Variable association warning

[nacunis]

I get this message with the code at the bottom:

 

PHP Warning:  mysql_fetch_assoc(): supplied argument is not a valid MySQL result resource in /home1/acunishi/public_html/go/auth/birthdays_holidays-greetings.php on line 35

session_start();
$connection=mysql_connect("localhost","database username","db user password");
$db=mysql_select_db("database name",$connection );
$users_table = 'table name';

$username = $_POST['myusername'];

$result3 = mysql_query("SELECT `nickname` from `databasename`.`tablename` WHERE `loginsv4_md5`.`username` = '$myusername'");
$result4 = mysql_query("SELECT `lastlogin` from `databasename'.'tablename` WHERE `tablename`.`username` = '$myusername'");
$result5 = mysql_query("SELECT `announce` from `databasename`.`tablename` WHERE `tablename`.`username` = '$myusername'");
$num_rows = mysql_num_rows($result3);
$row3 = mysql_fetch_assoc($result3);
while ($row3 = mysql_fetch_assoc($result3))

---+---

ASSIGNMENT 1: List each distinct function name beginning with "mysql_" that is called in the code of the forum post about the variable association warning.
ASSIGNMENT 2: Quote the forum post about the variable association warning, starting with "session_start();" and going on through "($row3 = mysql_fetch_assoc($result3))".
ASSIGNMENT 3: Write what comes next in the forum post about the variable association warning, picking up right after its final line of code.

---+---

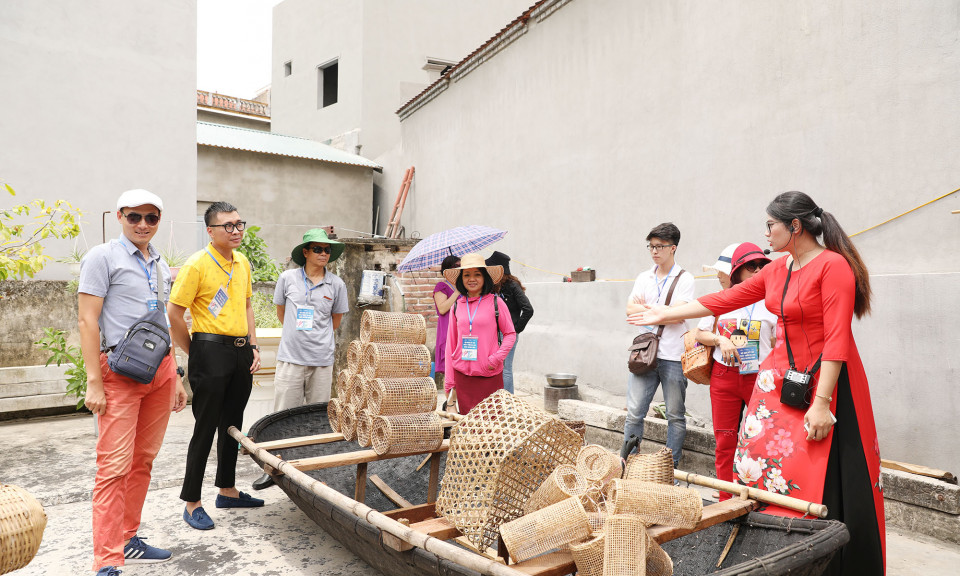 Xây dựng, phát triển văn hóa, con người Quảng Ninh trong tình hình mới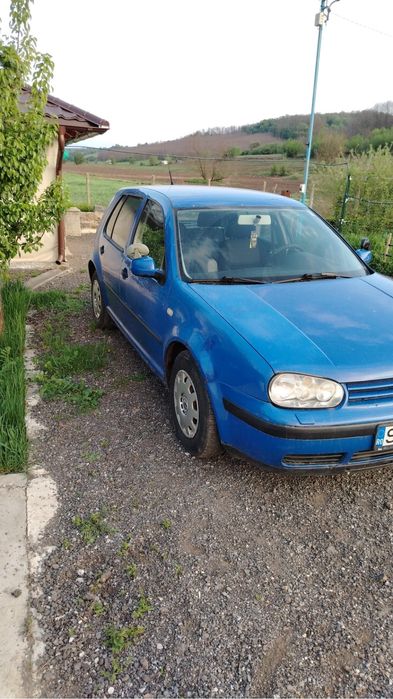 Vând VW Golf 4 , anul 2000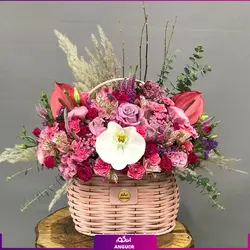 خرید اینترنتی سبد گل مدرن تم صورتی | گلفروشی آنلاین انگور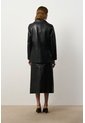 Blazer Astromelia En Cuero Ovino Para Mujer Silueta Recta Blazer Astromelia En Cuero Ovino Para Mujer Silueta Recta Negro XL VÉLEZ de Vélez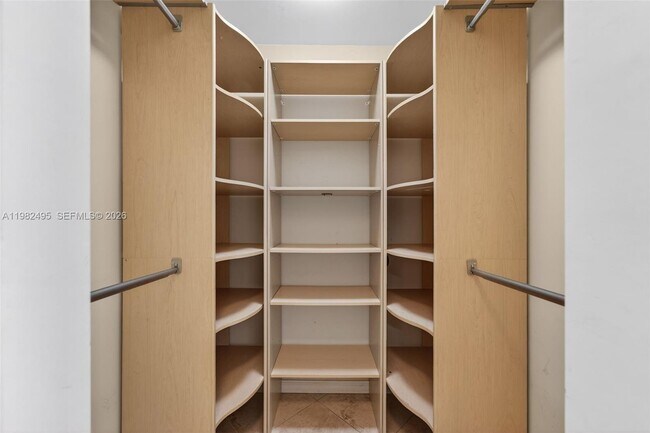 Building Photo - 3000 NE 5th Terrace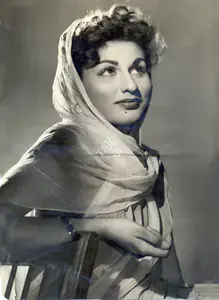 Kashyap, D.D. (Director), Naya Ghar, 1953 | Photographic Still
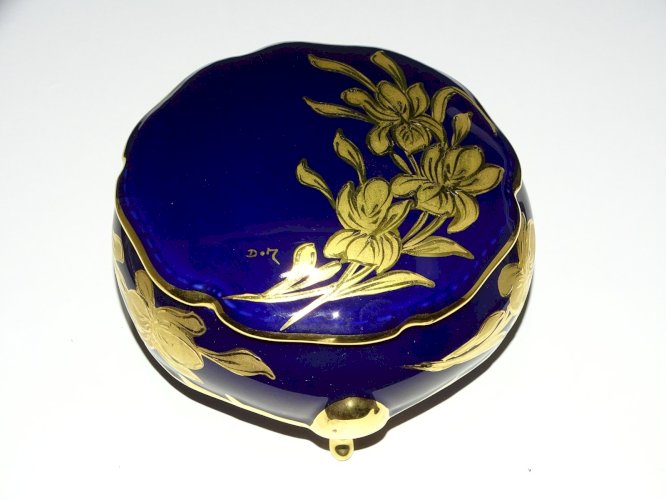 -BOITE BONBONNIERE PORCELAINE BLEU de FOUR LIMOGES Daniel Moreau PIECE UNIQUE  D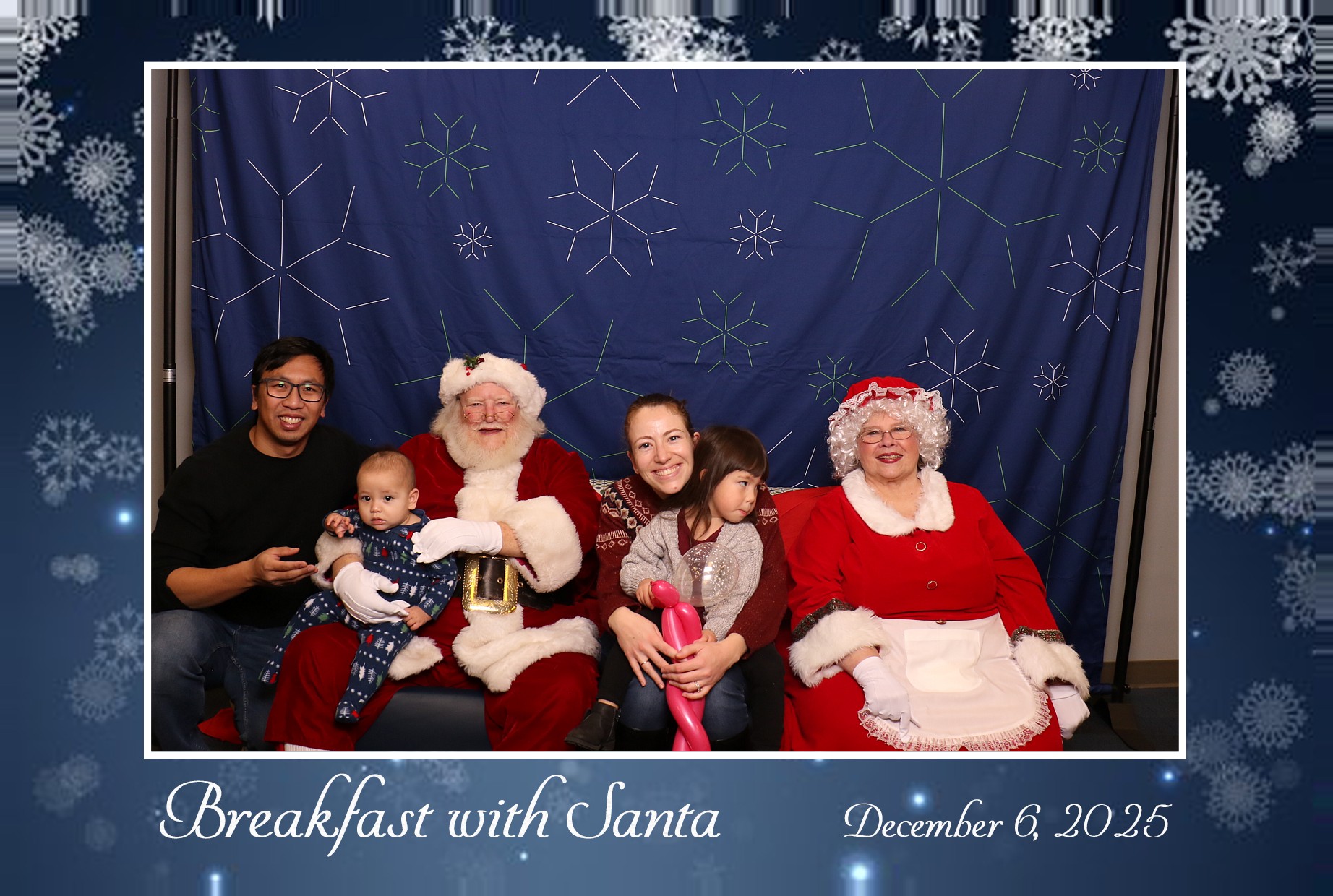 BREAKFAST WITH SANTA | View more photos from the event at gallery.photoboothcincy.com/u/PhotoBoothCincy/BREAKFAST-WITH-SANTA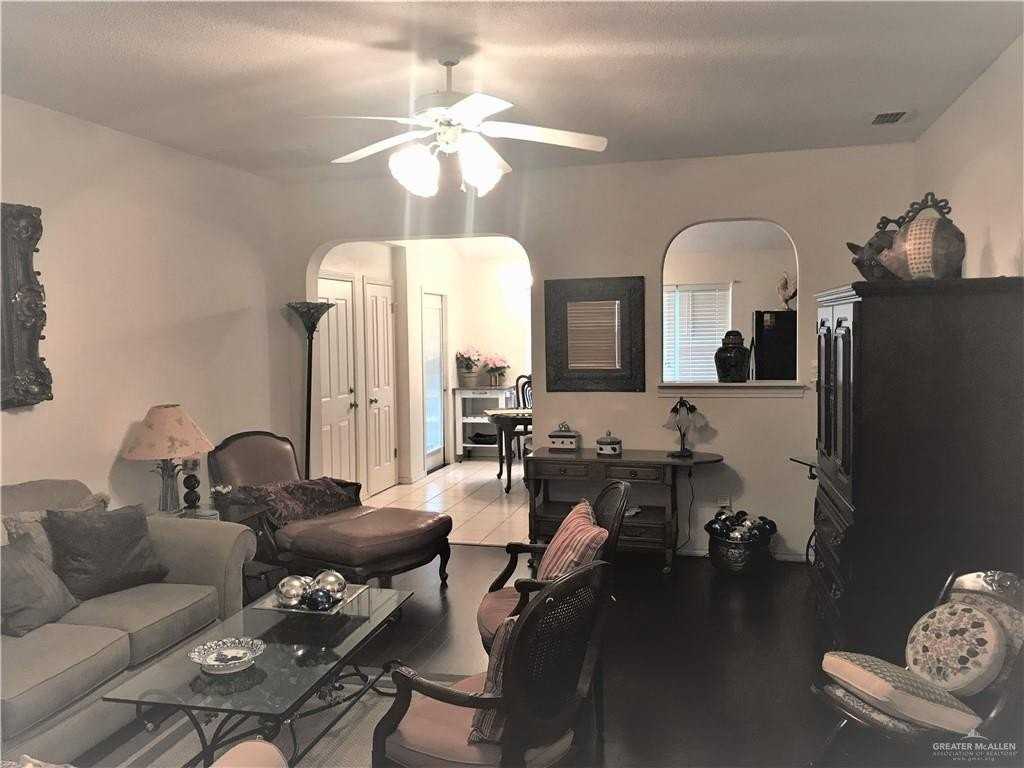 2716 N 41st St - Photo 7 of 35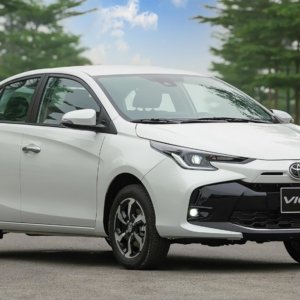 Cho thuê xe đường dài 4 chỗ Toyota Vios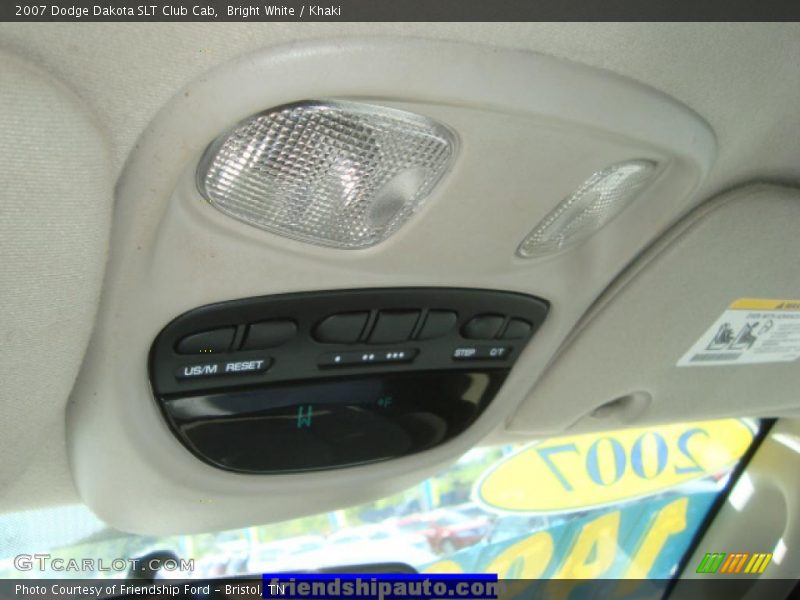 Bright White / Khaki 2007 Dodge Dakota SLT Club Cab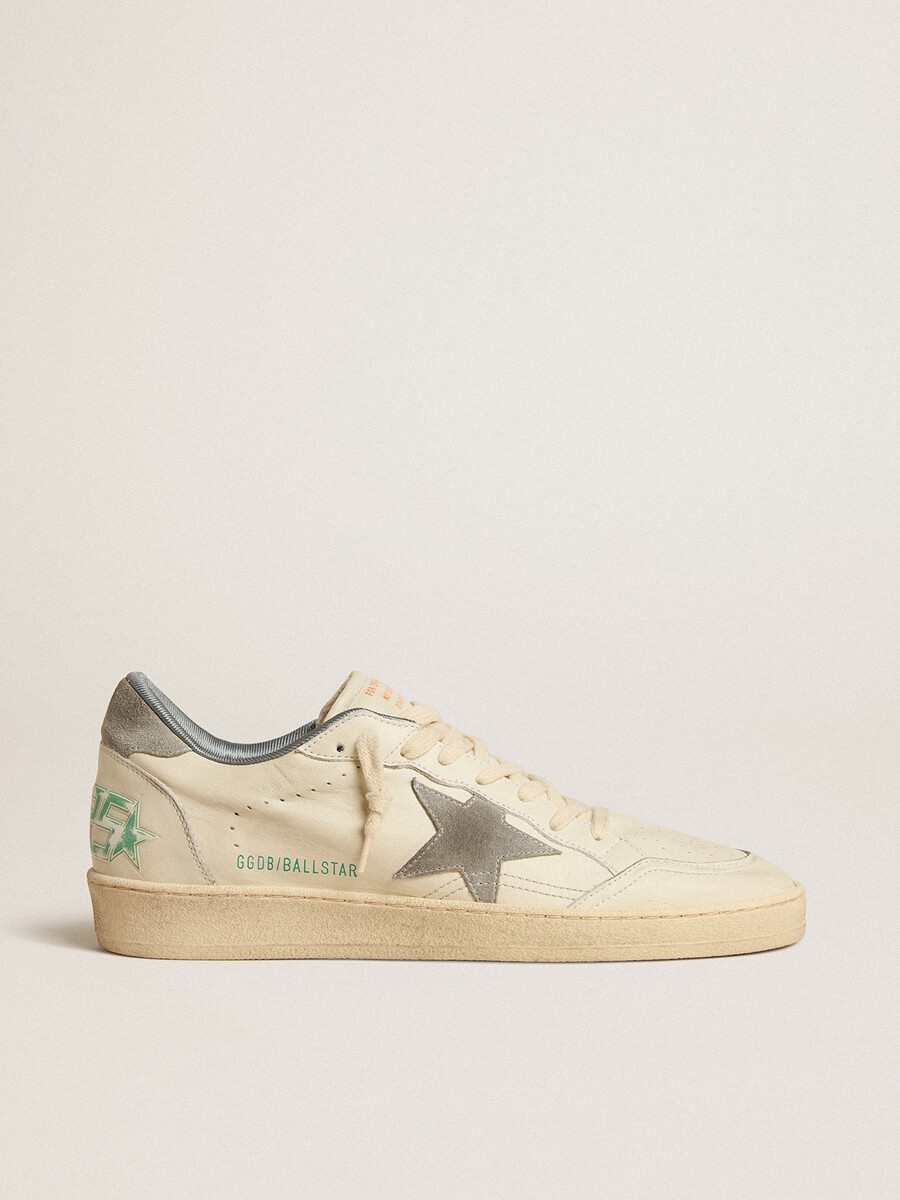 ball star aus nappaleder mit grauem wildlederstern und fersenlasche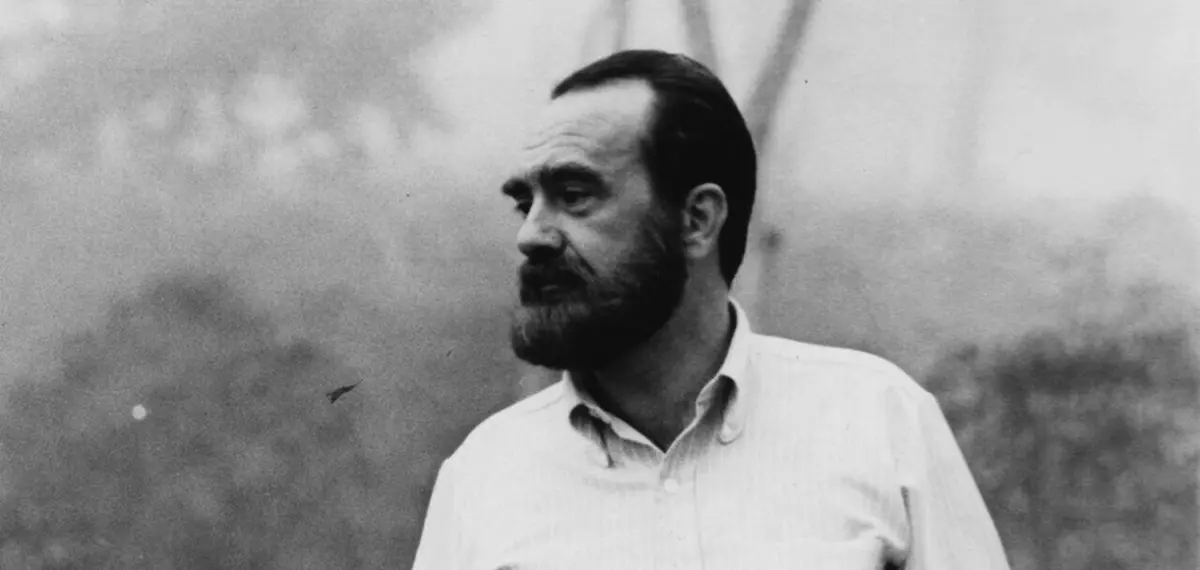 Biografia de João Pedro George desafia a imagem mítica do poeta e oferece um retrato nu e cru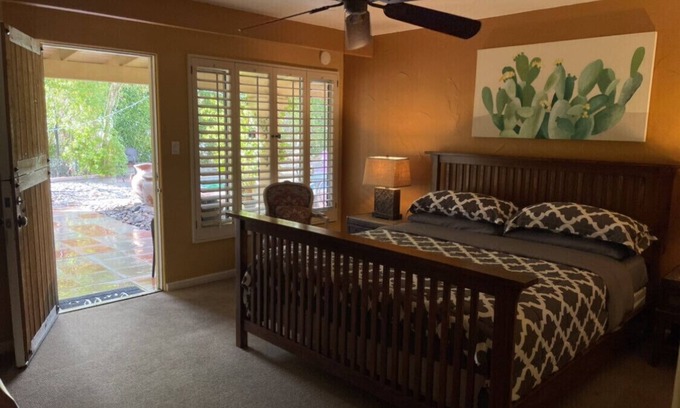 Downtown Palm Springs Apartment | Room 5️⃣ studio in a boutique hotel with kitchen by the pool in downtown PS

---+---

OUTPUT 1: mysql_connect, mysql_select_db, mysql_query, mysql_num_rows, mysql_fetch_assoc

OUTPUT 2:
session_start();
$connection=mysql_connect("localhost","database username","db user password");
$db=mysql_select_db("database name",$connection );
$users_table = 'table name';

$username = $_POST['myusername'];

$result3 = mysql_query("SELECT `nickname` from `databasename`.`tablename` WHERE `loginsv4_md5`.`username` = '$myusername'");
$result4 = mysql_query("SELECT `lastlogin` from `databasename'.'tablename` WHERE `tablename`.`username` = '$myusername'");
$result5 = mysql_query("SELECT `announce` from `databasename`.`tablename` WHERE `tablename`.`username` = '$myusername'");
$num_rows = mysql_num_rows($result3);
$row3 = mysql_fetch_assoc($result3);
while ($row3 = mysql_fetch_assoc($result3))

OUTPUT 3:
{
echo " \n <br>";
echo $row3['nickname'];
echo "  ";
echo " \n";
}
$row5 = mysql_fetch_assoc($result5);
while ($row5 = mysql_fetch_assoc($result5))
{
echo $row5['announce'];
echo "  ";
}
$row4 = mysql_fetch_assoc($result4);
while ($row4 = mysql_fetch_assoc($result4))
{
echo $row4['lastlogin'];
echo "  ";
}
..... code not displayed

 

Error message seems to point to mysql_fetch_assoc.

 

Other pieces of this code are being executed, so I know the module is called and executing, and of course, there is the PHP warning message from the log.  Please help

[fugix]

looks to me like you accidently placed single quotes where backticks are needed...try this

$result4 = mysql_query("SELECT `lastlogin` from `databasename`.`tablename` WHERE `tablename`.`username` = '$myusername'");

[wildteen88]

Why are you performing three queries on the same table and only fetching one field at a time? MySQL can fetch more than one field per query.

Also if your query is only going to return one result you do not need to use a while loop.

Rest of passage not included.